◆ **Task prompt**
Show the lines below where "name" occurs.

[Saved entries]
=== Begin Enclosure ===

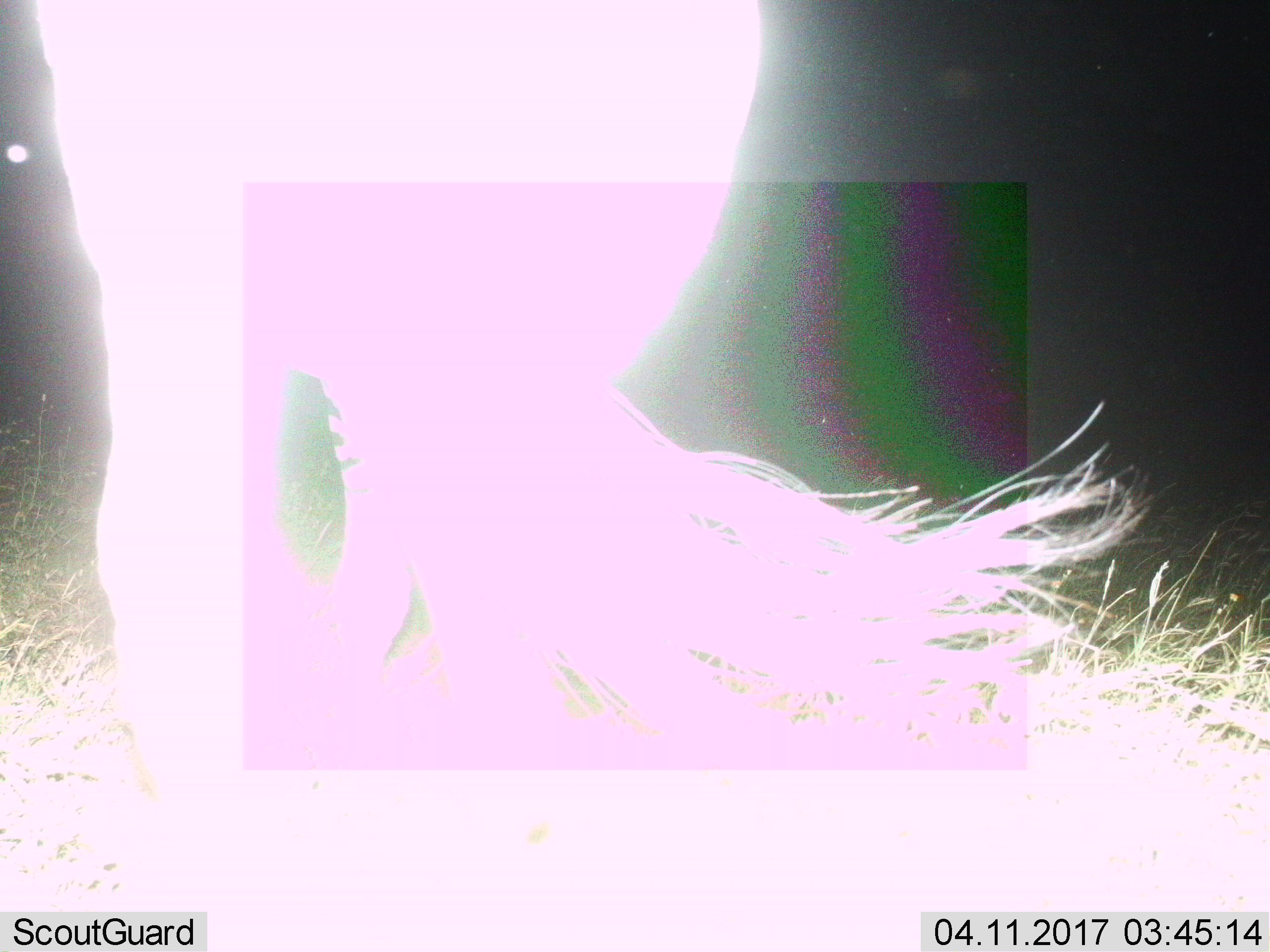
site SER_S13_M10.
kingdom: Animalia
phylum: Chordata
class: Mammalia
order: Perissodactyla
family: Equidae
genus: Equus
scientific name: Equus quagga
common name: plains zebra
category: zebraplains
Zebraplains (plains zebra) (Equus quagga), count 1. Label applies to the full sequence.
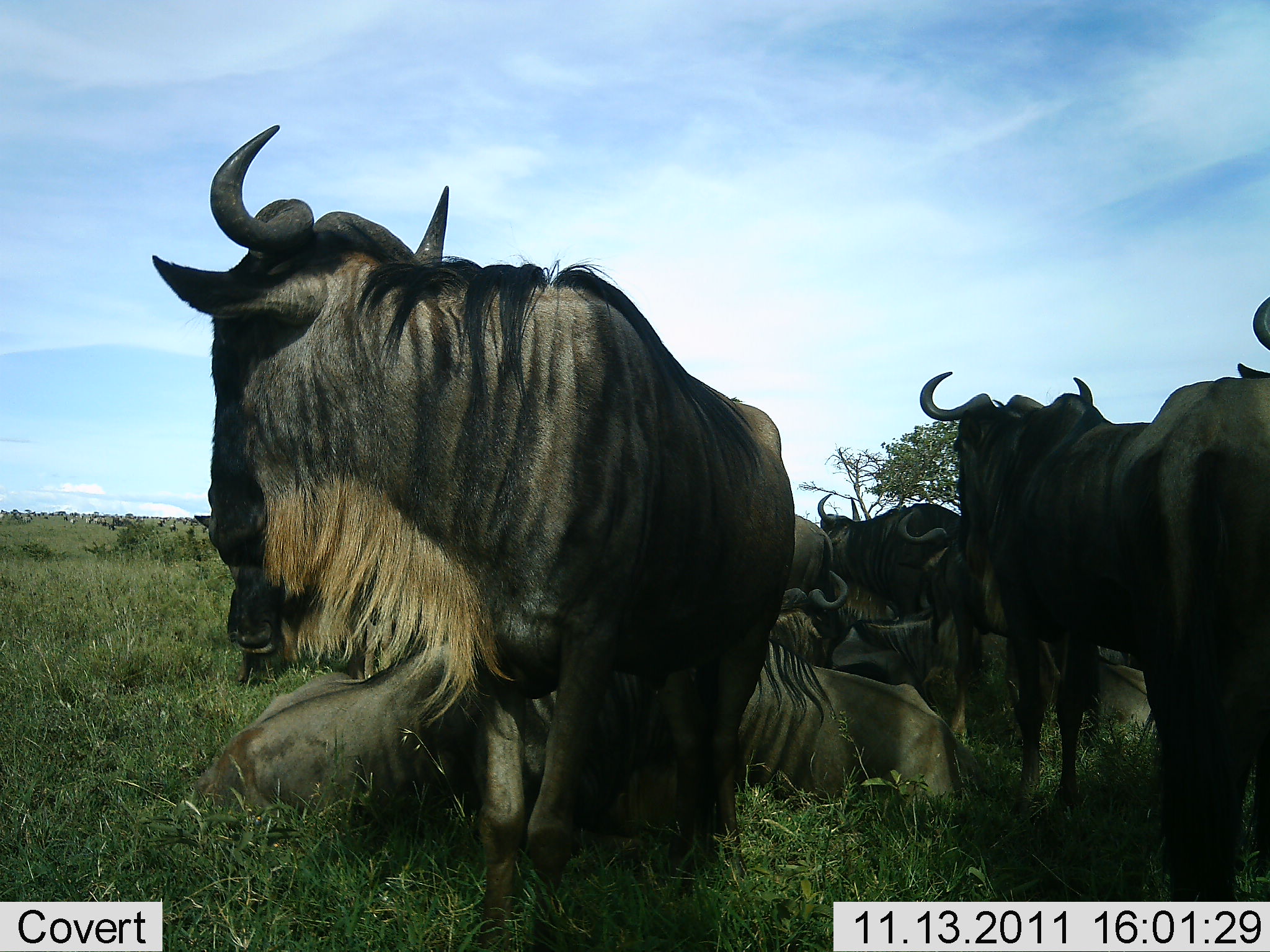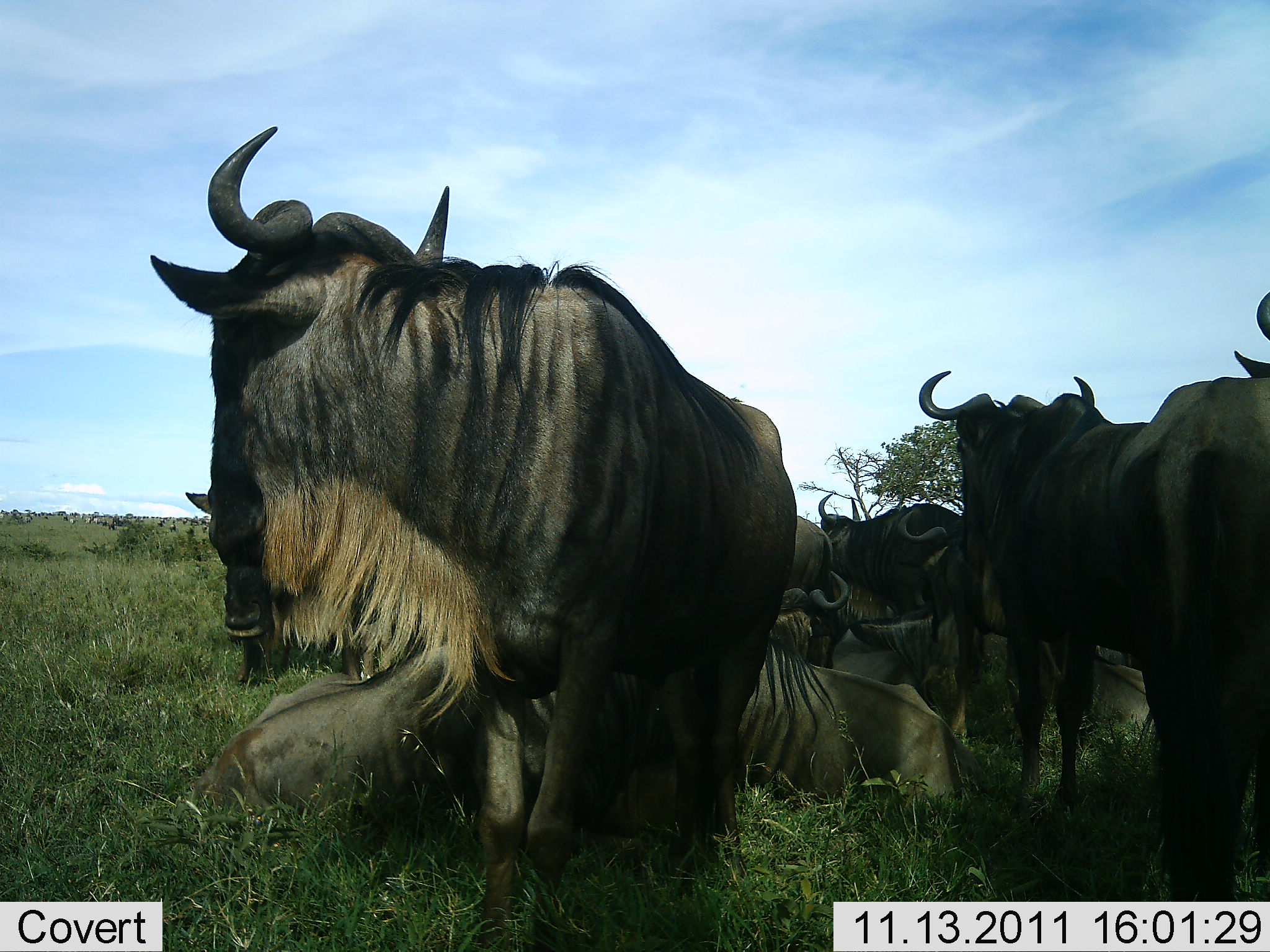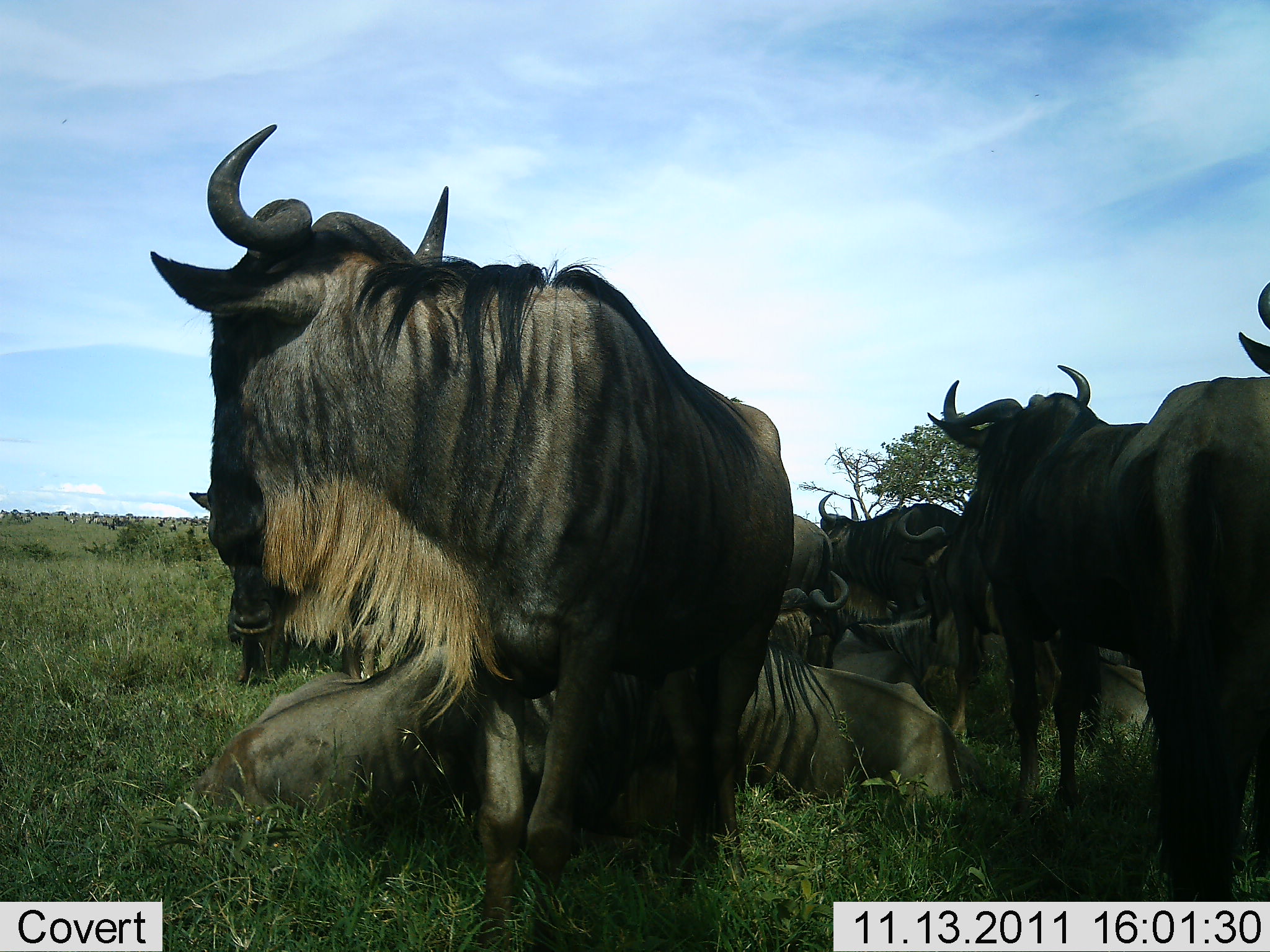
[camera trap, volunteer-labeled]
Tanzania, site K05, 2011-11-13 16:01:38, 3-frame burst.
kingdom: Animalia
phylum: Chordata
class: Mammalia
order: Artiodactyla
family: Bovidae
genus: Connochaetes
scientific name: Connochaetes taurinus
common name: blue wildebeest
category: wildebeest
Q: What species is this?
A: Wildebeest (blue wildebeest) (Connochaetes taurinus).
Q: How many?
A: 10.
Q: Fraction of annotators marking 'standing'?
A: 62%.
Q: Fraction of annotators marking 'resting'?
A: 100%.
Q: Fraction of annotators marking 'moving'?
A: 8%.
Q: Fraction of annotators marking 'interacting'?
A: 15%.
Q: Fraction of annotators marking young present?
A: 0%.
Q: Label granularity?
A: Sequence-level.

=== End Enclosure ===

◆ **Result for this task**
scientific name: Equus quagga
common name: plains zebra
scientific name: Connochaetes taurinus
common name: blue wildebeest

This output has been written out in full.